* ZU ERLEDIGENDE AUFGABEN
[a] Kopieren Sie wortgetreu den Teil des Textausschnitts, der mit „Die Verantwortung liegt“ anfängt und sich bis einschließlich „damit zuhause unterrichten.“ fortsetzt.
[b] Prüfen Sie, ob die folgenden Aussagen mit dem Textausschnitt übereinstimmen. Beantworten Sie jede mit Ja oder Nein und zitieren Sie die entscheidenden Worte des Textausschnitts wörtlich: (i) Die Leistungen der Familien wurden freiwillig erbracht. (ii) Skype wird als Beispiel für eine Softwarelösung genannt. (iii) Eltern, die selbst unterrichten wollen, sollen einmal pro Woche ein Bildungspaket erhalten.

* TEXTAUSSCHNITT
******************************

Es wäre deshalb mehr als zu erwarten dass Familien für die erbrachten Leistungen und Aufwendungen einen steuerlichen Abzug oder eine Vergütung bekommen. Schliesslich wurden die Leistungen nicht freiwillig gemacht sondern als Folge der verordneten Corona Massnahmen aufgezwungen.

Wie die aktuelle Situation zeigt, ist unser Schulsystem nicht geeignet um Homeschooling zu betreiben. Nicht mal einen einfachen Online-Unterricht scheint es zu geben. Dabei sind verschiedene Softwarelösungen (Skype, Microsoft Teams usw.) auf dem Markt, welche genau dies ermöglichen würden.

Die Lösung kann jedoch nicht sein, dass Eltern ihre Kinder selber unterrichten müssen. Ansonsten ist das heutige Schulsystem ernsthaft in Frage zu stellen. Mit dem wöchentlichen Verteilen des Lehrstoffes an die Eltern, wie dies aktuell der Zustand ist, funktioniert der Unterricht anscheinend. Und so kann man sich fragen, wieso die Kinder überhaupt noch zum Präsenzunterricht müssen wenn die Eltern den Lehrstoff genauso vermitteln können.

Die Verantwortung liegt in dieser Zeit sowieso bei den Eltern. Und so könnten diejenigen Eltern, welche ihre Kinder selber (wahl- und wochenweise) unterrichten wollen, mit dem aktuell praktizierten System des Homeschooling in Zukunft fortfahren. Also einmal pro Woche ein Bildungspaket erhalten und damit zuhause unterrichten.

******************************

* DATENSÄTZE
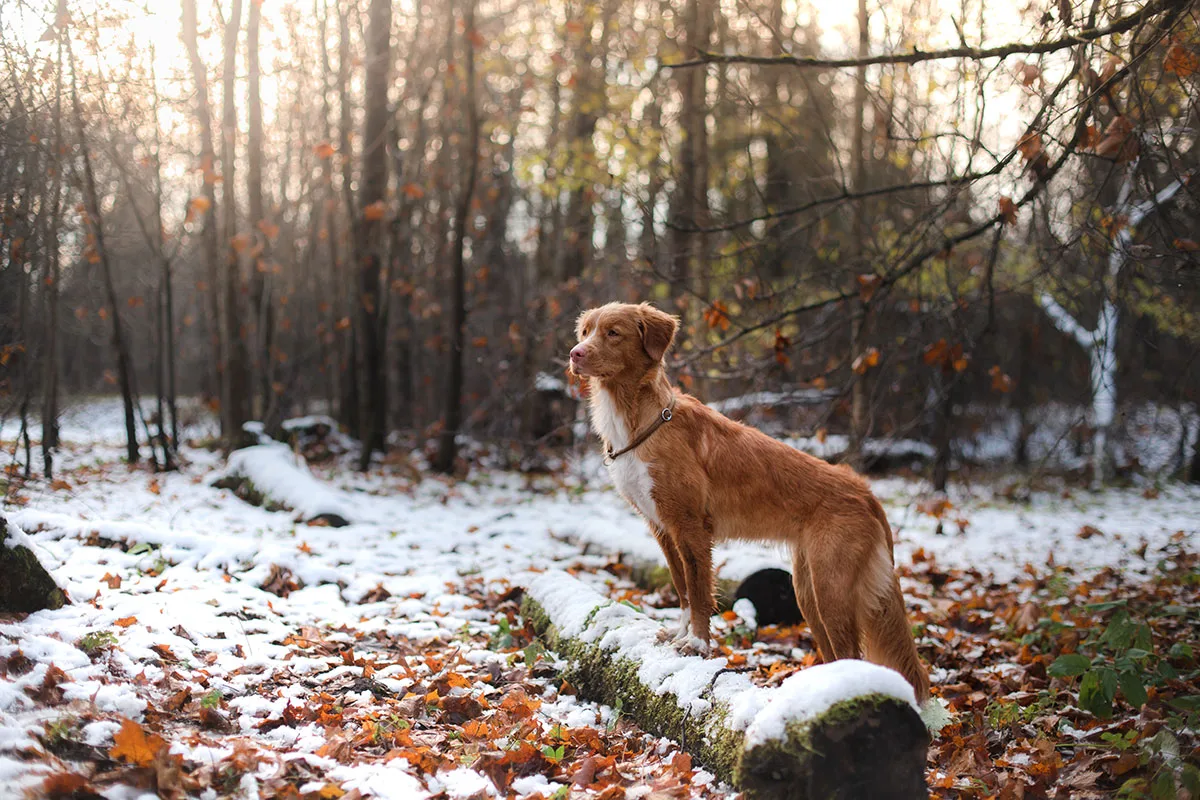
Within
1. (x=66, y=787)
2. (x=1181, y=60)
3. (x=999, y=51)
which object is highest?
(x=999, y=51)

******************************

* LÖSUNGEN DER REIHE
[a]
Die Verantwortung liegt in dieser Zeit sowieso bei den Eltern. Und so könnten diejenigen Eltern, welche ihre Kinder selber (wahl- und wochenweise) unterrichten wollen, mit dem aktuell praktizierten System des Homeschooling in Zukunft fortfahren. Also einmal pro Woche ein Bildungspaket erhalten und damit zuhause unterrichten.

[b]
(i) Nein: „Schliesslich wurden die Leistungen nicht freiwillig gemacht“
(ii) Ja: „verschiedene Softwarelösungen (Skype, Microsoft Teams usw.)“
(iii) Ja: „Also einmal pro Woche ein Bildungspaket erhalten und damit zuhause unterrichten.“